Reproduce the listing below in full and exactly; no pictures belong in the copy.

Data >>
== Segment start ==
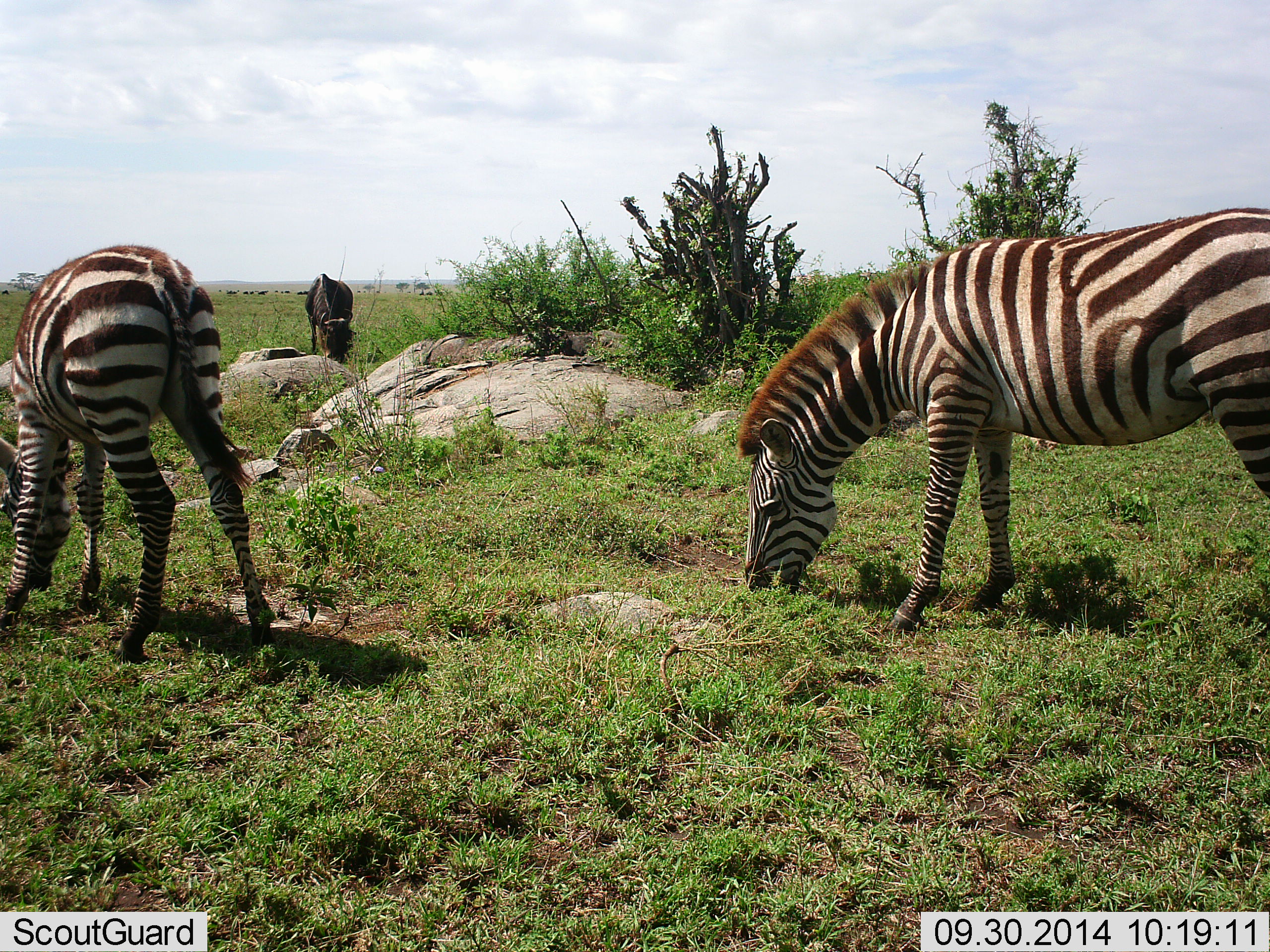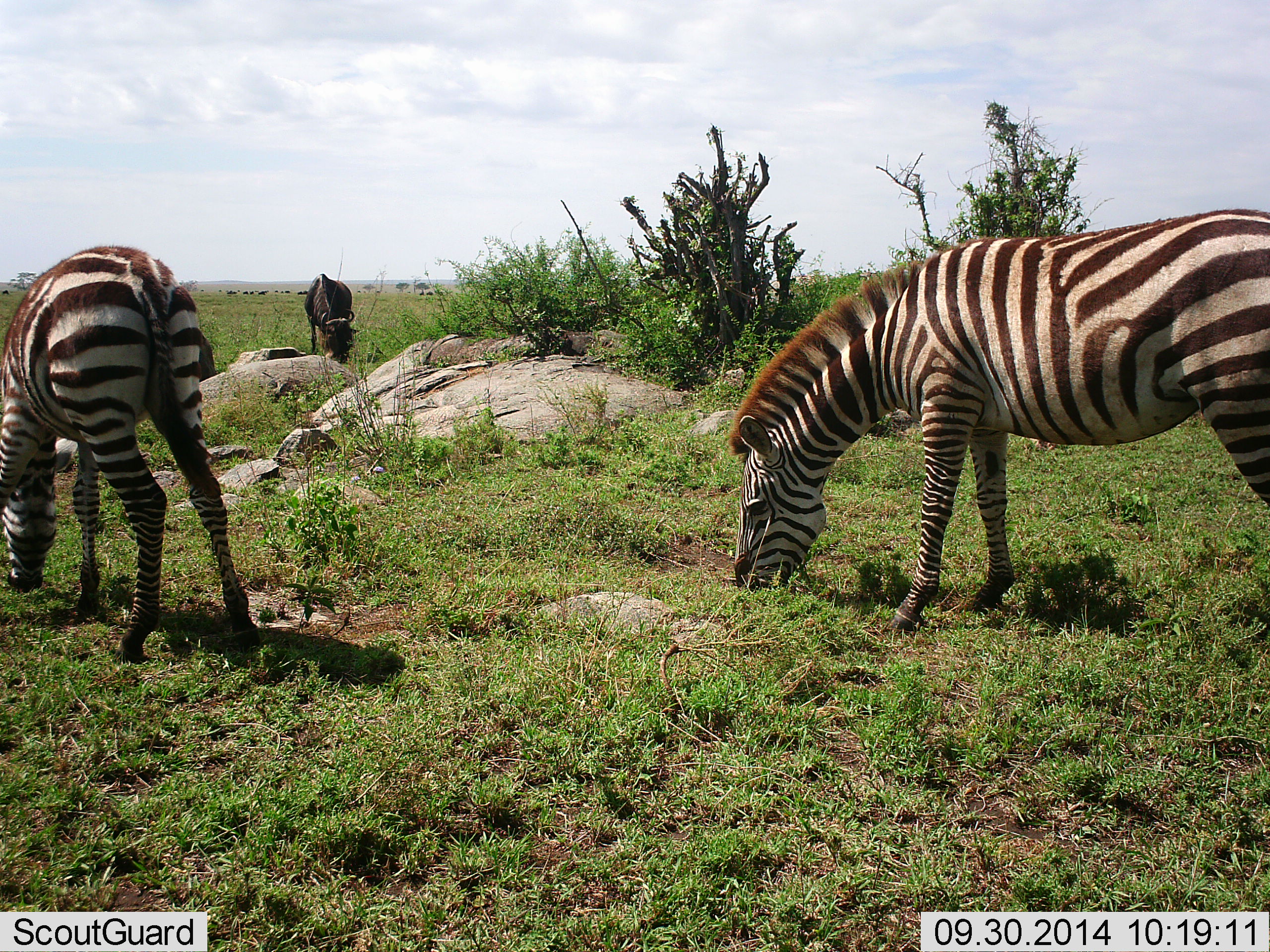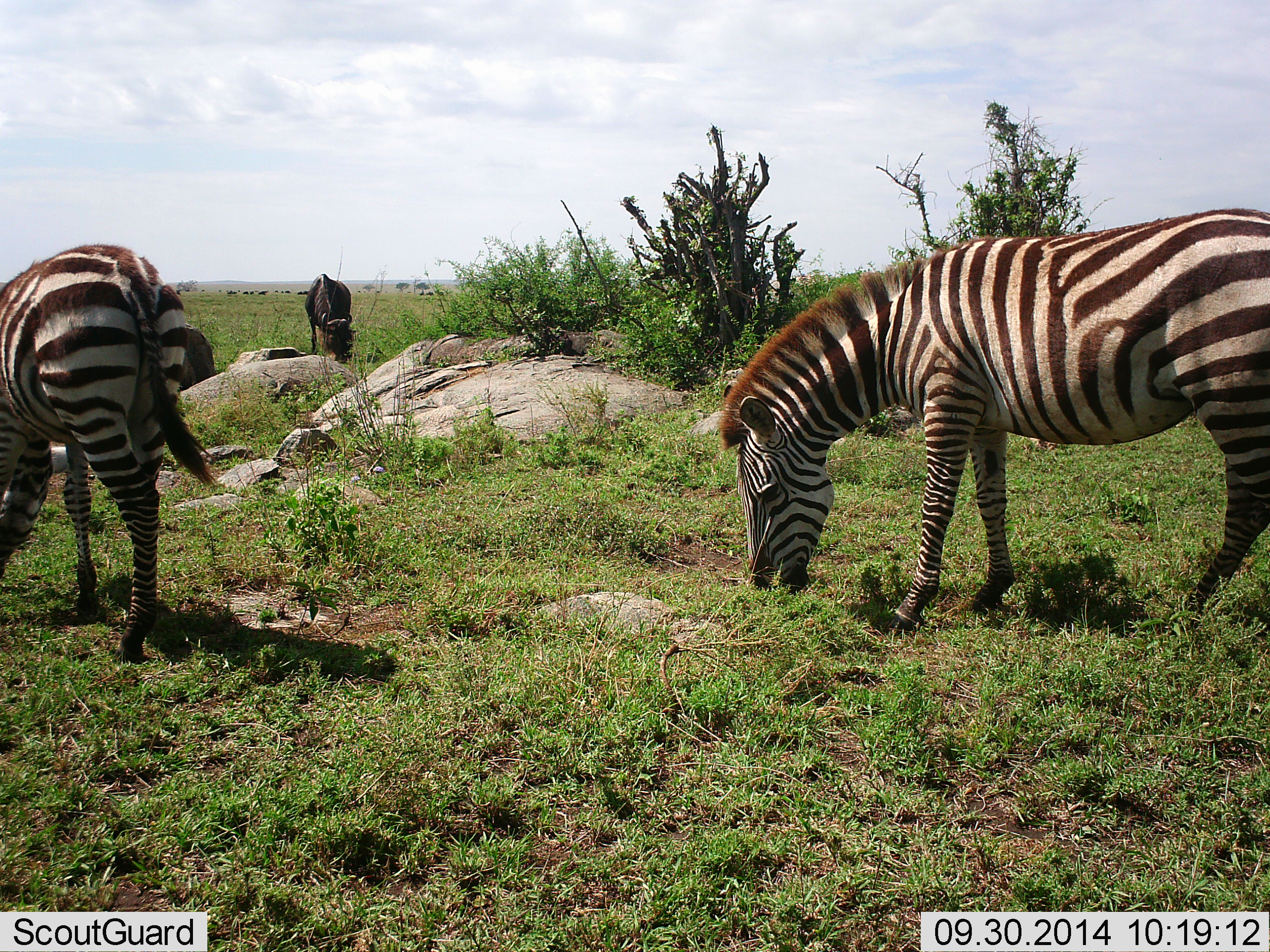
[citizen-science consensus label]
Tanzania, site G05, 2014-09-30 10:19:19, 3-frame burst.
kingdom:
== Segment end ==
Task answer >>
[citizen-science consensus label]
Tanzania, site G05, 2014-09-30 10:19:19, 3-frame burst.
kingdom:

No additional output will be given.